** WORK TASK **
Leaving out every picture, please repeat exactly the line that contains "body_size: -1291" and each line after it through the final line below.

** RECORDS FOR PROCESSING **
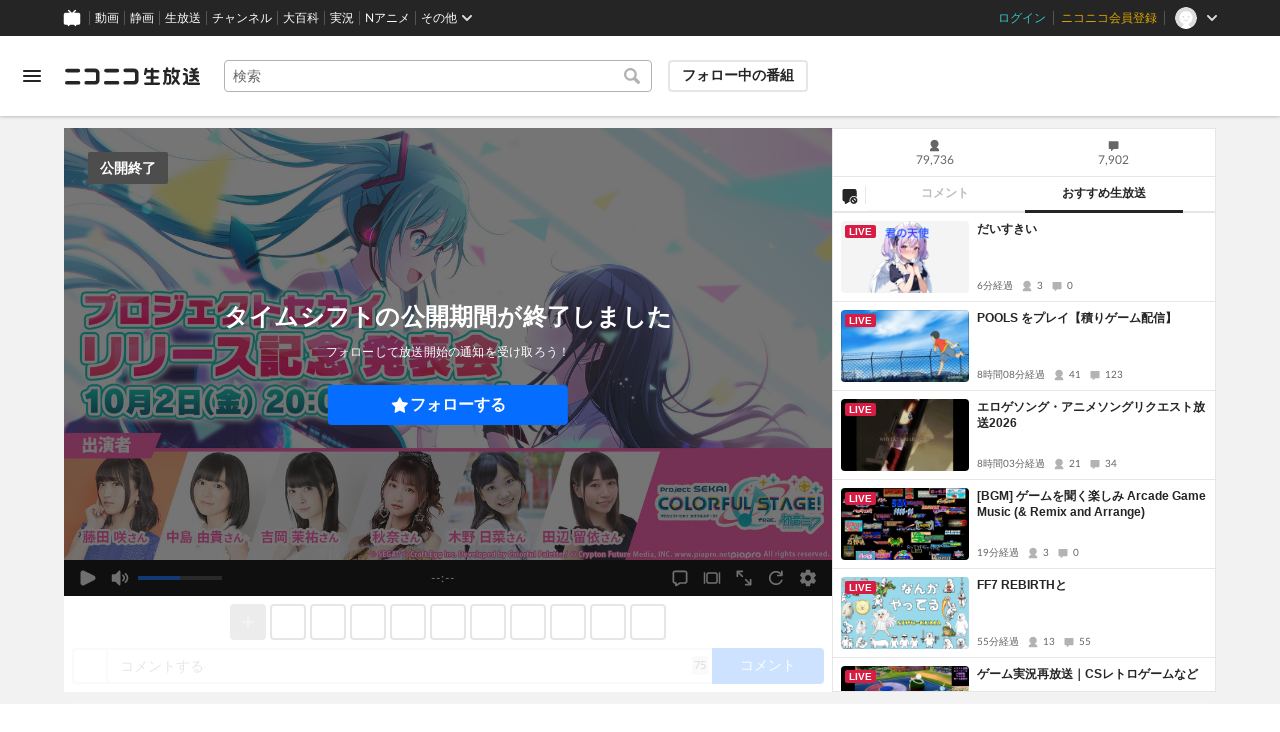

--- FILE ---
content_type: image/svg+xml
request_url: https://nicolive.cdn.nimg.jp/relive/party1-static/nicolive-v2/action/reload_icon_border.184f1.svg
body_size: 415
content:
<svg width="24" height="24" viewBox="0 0 24 24" fill="none" xmlns="http://www.w3.org/2000/svg">
<path d="M13 9C13 9.55 13.45 10 14 10H19C19.55 10 20 9.55 20 9V4C20 3.45 19.55 3 19 3C18.45 3 18 3.45 18 4V6C16.42 4.42 14.27 3.5 12 3.5C7.31 3.5 3.5 7.31 3.5 12C3.5 16.69 7.31 20.5 12 20.5C15.46 20.5 18.64 18.36 19.93 15.18C20.14 14.67 19.89 14.09 19.38 13.88C18.87 13.67 18.29 13.92 18.08 14.43C17.1 16.86 14.66 18.5 12.01 18.5C8.43 18.5 5.51 15.58 5.51 12C5.51 8.42 8.43 5.5 12.01 5.5C14.01 5.5 15.89 6.43 17.12 8H14.01C13.46 8 13.01 8.45 13.01 9H13Z" fill="#252525"/>
</svg>
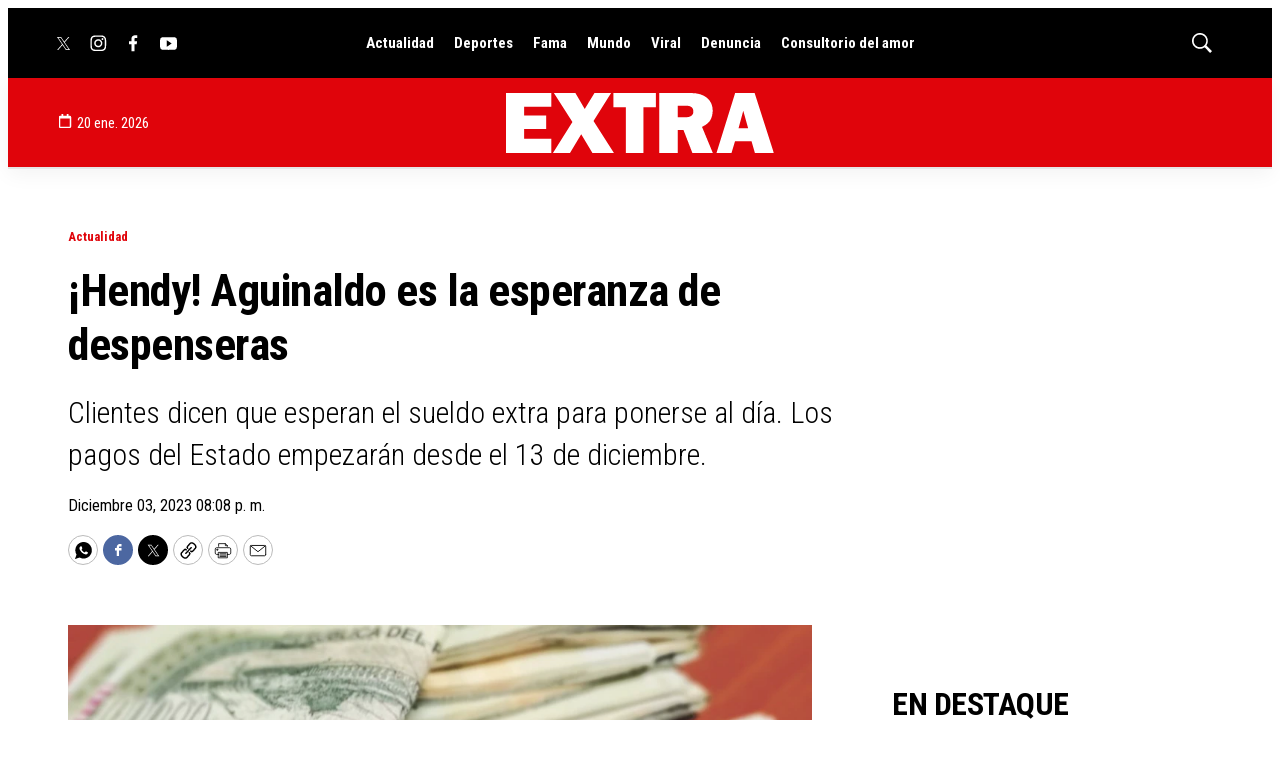

--- FILE ---
content_type: text/html; charset=utf-8
request_url: https://www.google.com/recaptcha/api2/aframe
body_size: 260
content:
<!DOCTYPE HTML><html><head><meta http-equiv="content-type" content="text/html; charset=UTF-8"></head><body><script nonce="WKZ6pKmsN8rzrTZBWXCWAg">/** Anti-fraud and anti-abuse applications only. See google.com/recaptcha */ try{var clients={'sodar':'https://pagead2.googlesyndication.com/pagead/sodar?'};window.addEventListener("message",function(a){try{if(a.source===window.parent){var b=JSON.parse(a.data);var c=clients[b['id']];if(c){var d=document.createElement('img');d.src=c+b['params']+'&rc='+(localStorage.getItem("rc::a")?sessionStorage.getItem("rc::b"):"");window.document.body.appendChild(d);sessionStorage.setItem("rc::e",parseInt(sessionStorage.getItem("rc::e")||0)+1);localStorage.setItem("rc::h",'1768968396735');}}}catch(b){}});window.parent.postMessage("_grecaptcha_ready", "*");}catch(b){}</script></body></html>

--- FILE ---
content_type: application/javascript; charset=utf-8
request_url: https://fundingchoicesmessages.google.com/f/AGSKWxXNqrBDqaC9sV4DQW8MZKfOEqibYSfivwLTG_EF9tKg2aXdhAX2Gg8wD-sRTH0UBhpsSS05xinZl3aR2GW1CKul4uXH9xygqM-w62wg9iiGR6SPGiRZR2rV9rbeQX7ztR0EJJzNEKxDeIvLVM6HHAVR4xP6Reg7rpFSKMFP-Pg_pQnnVy-h9ROyuz5x/_/adbureau.-160x400-/openads./get_ads./reklama4.
body_size: -1291
content:
window['9645e0fb-6ef5-4e14-8fe2-af4965df95c6'] = true;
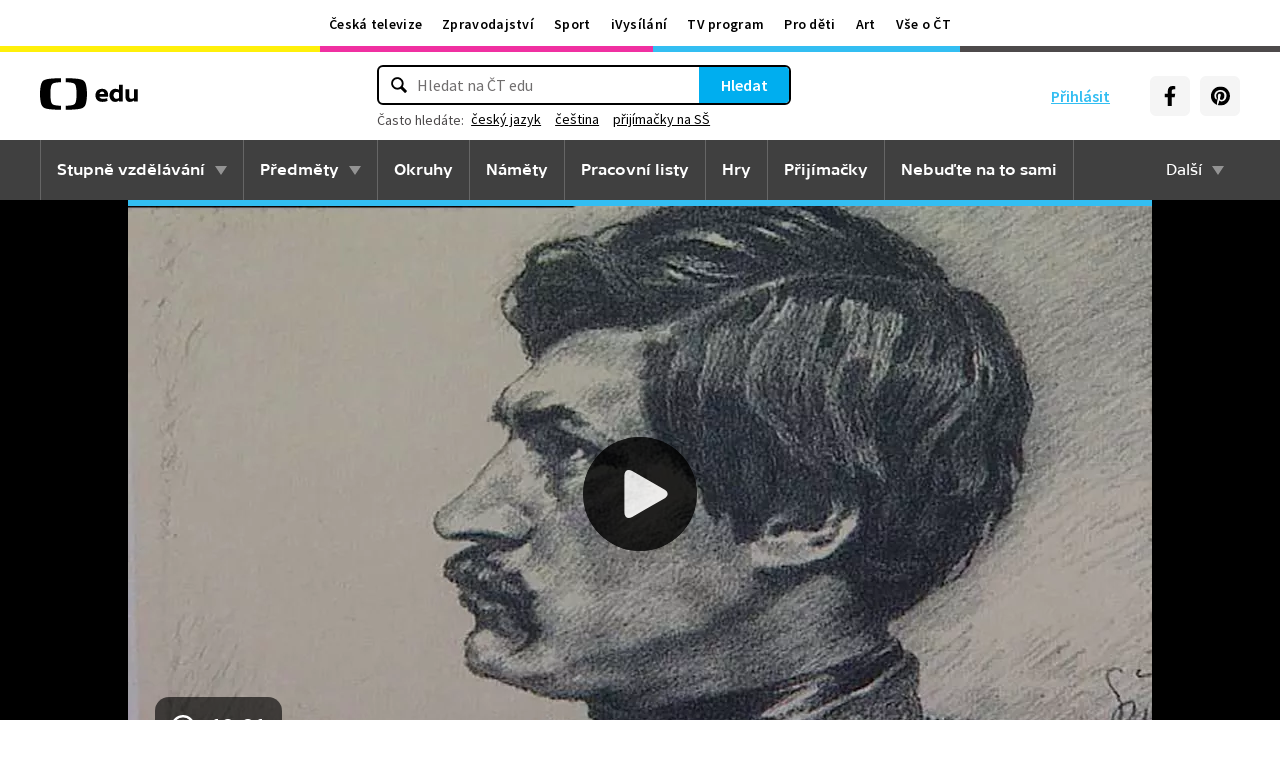

--- FILE ---
content_type: text/plain; charset=utf-8
request_url: https://events.getsitectrl.com/api/v1/events
body_size: 558
content:
{"id":"6705a5cef8f4ccee","user_id":"6705a5cef93d0530","time":1769905535971,"token":"1769905535.4e65853a9e2e4359260e3102df019104.ebb4538ae870e9c116f462c07ec9e36a","geo":{"ip":"13.59.222.181","geopath":"147015:147763:220321:","geoname_id":4509177,"longitude":-83.0061,"latitude":39.9625,"postal_code":"43215","city":"Columbus","region":"Ohio","state_code":"OH","country":"United States","country_code":"US","timezone":"America/New_York"},"ua":{"platform":"Desktop","os":"Mac OS","os_family":"Mac OS X","os_version":"10.15.7","browser":"Other","browser_family":"ClaudeBot","browser_version":"1.0","device":"Spider","device_brand":"Spider","device_model":"Desktop"},"utm":{}}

** WRITTEN REPLY **
body_size: -1291
content:
window['9645e0fb-6ef5-4e14-8fe2-af4965df95c6'] = true;

--- FILE ---
content_type: text/plain; charset=utf-8
request_url: https://events.getsitectrl.com/api/v1/events
body_size: 558
content:
{"id":"6705a5cef8f4ccee","user_id":"6705a5cef93d0530","time":1769905535971,"token":"1769905535.4e65853a9e2e4359260e3102df019104.ebb4538ae870e9c116f462c07ec9e36a","geo":{"ip":"13.59.222.181","geopath":"147015:147763:220321:","geoname_id":4509177,"longitude":-83.0061,"latitude":39.9625,"postal_code":"43215","city":"Columbus","region":"Ohio","state_code":"OH","country":"United States","country_code":"US","timezone":"America/New_York"},"ua":{"platform":"Desktop","os":"Mac OS","os_family":"Mac OS X","os_version":"10.15.7","browser":"Other","browser_family":"ClaudeBot","browser_version":"1.0","device":"Spider","device_brand":"Spider","device_model":"Desktop"},"utm":{}}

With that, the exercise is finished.